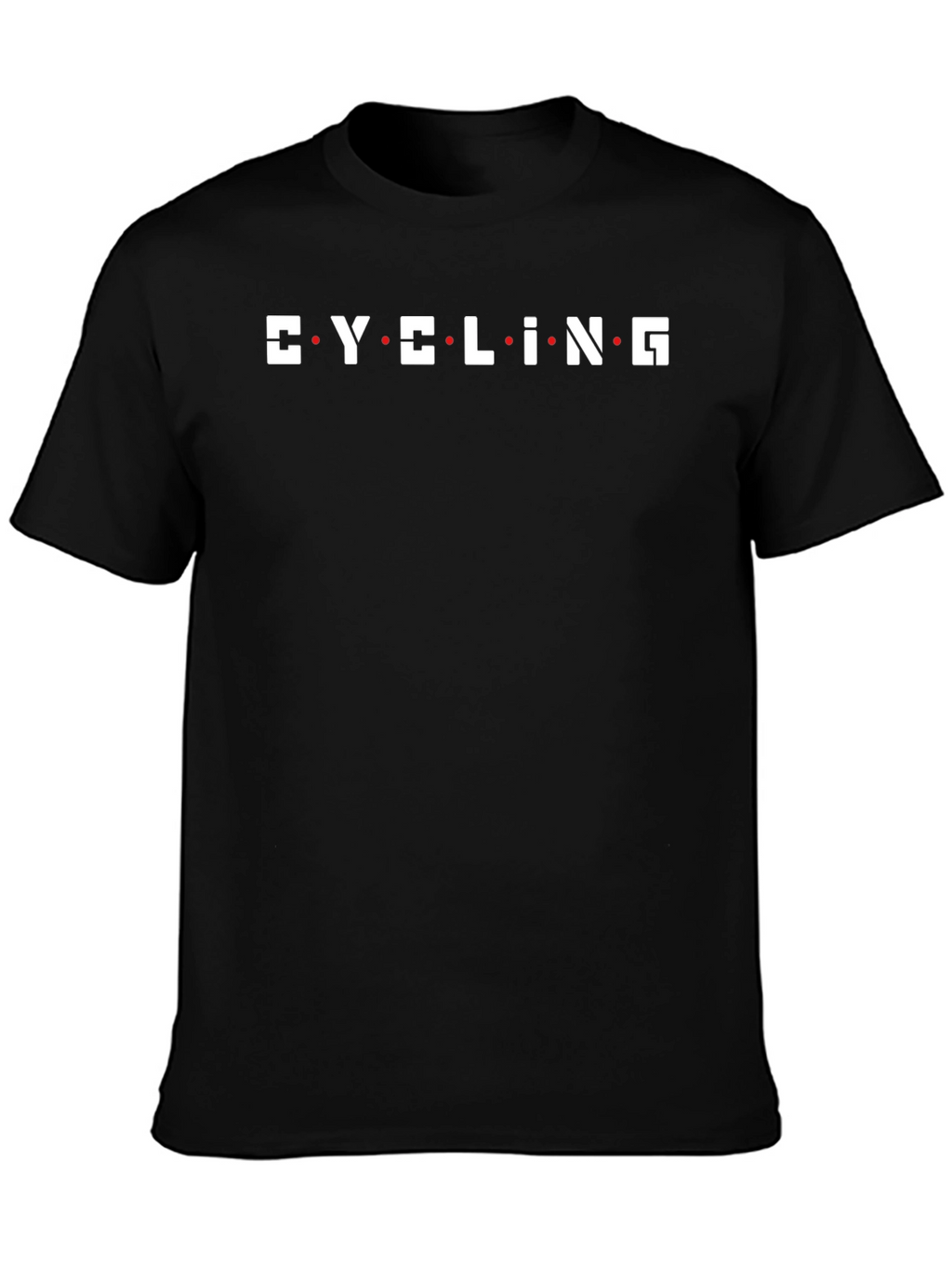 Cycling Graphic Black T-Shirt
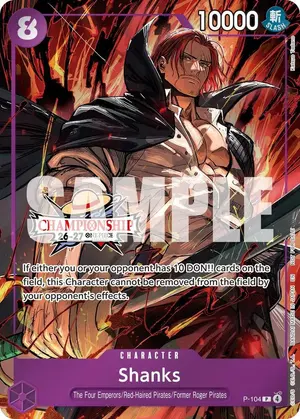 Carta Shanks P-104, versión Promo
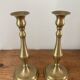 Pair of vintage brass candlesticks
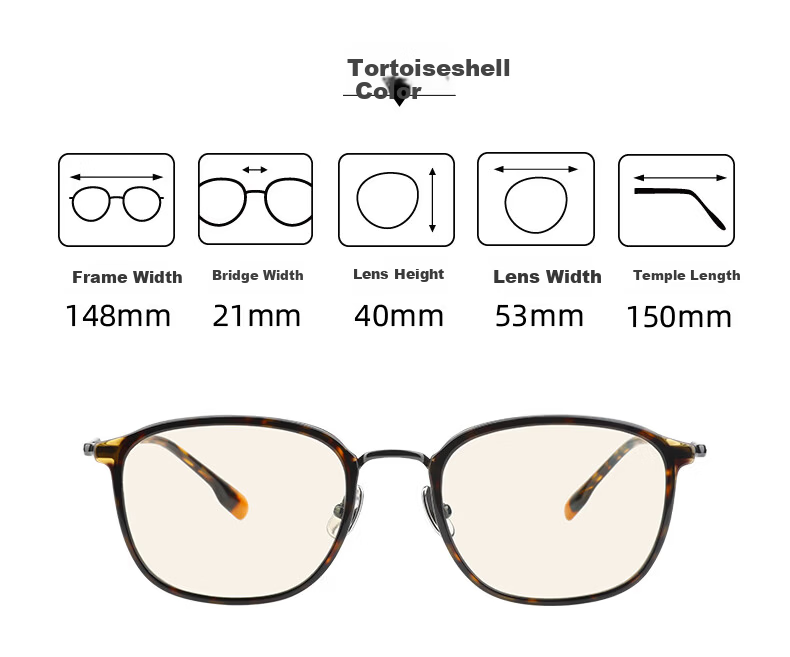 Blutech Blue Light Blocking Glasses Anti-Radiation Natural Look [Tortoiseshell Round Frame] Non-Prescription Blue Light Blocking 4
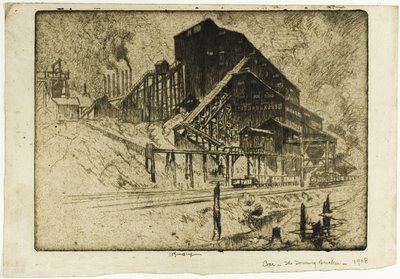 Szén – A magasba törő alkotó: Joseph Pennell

.....

=== Required work ===
Copy every caption in this listing word for word, leaving out the pictures.

=== Solution to the problem ===
 Cycling Graphic Black T-Shirt
 Carta Shanks P-104, versión Promo
 Pair of vintage brass candlesticks
 Blutech Blue Light Blocking Glasses Anti-Radiation Natural Look [Tortoiseshell Round Frame] Non-Prescription Blue Light Blocking 4
 Szén – A magasba törő alkotó: Joseph Pennell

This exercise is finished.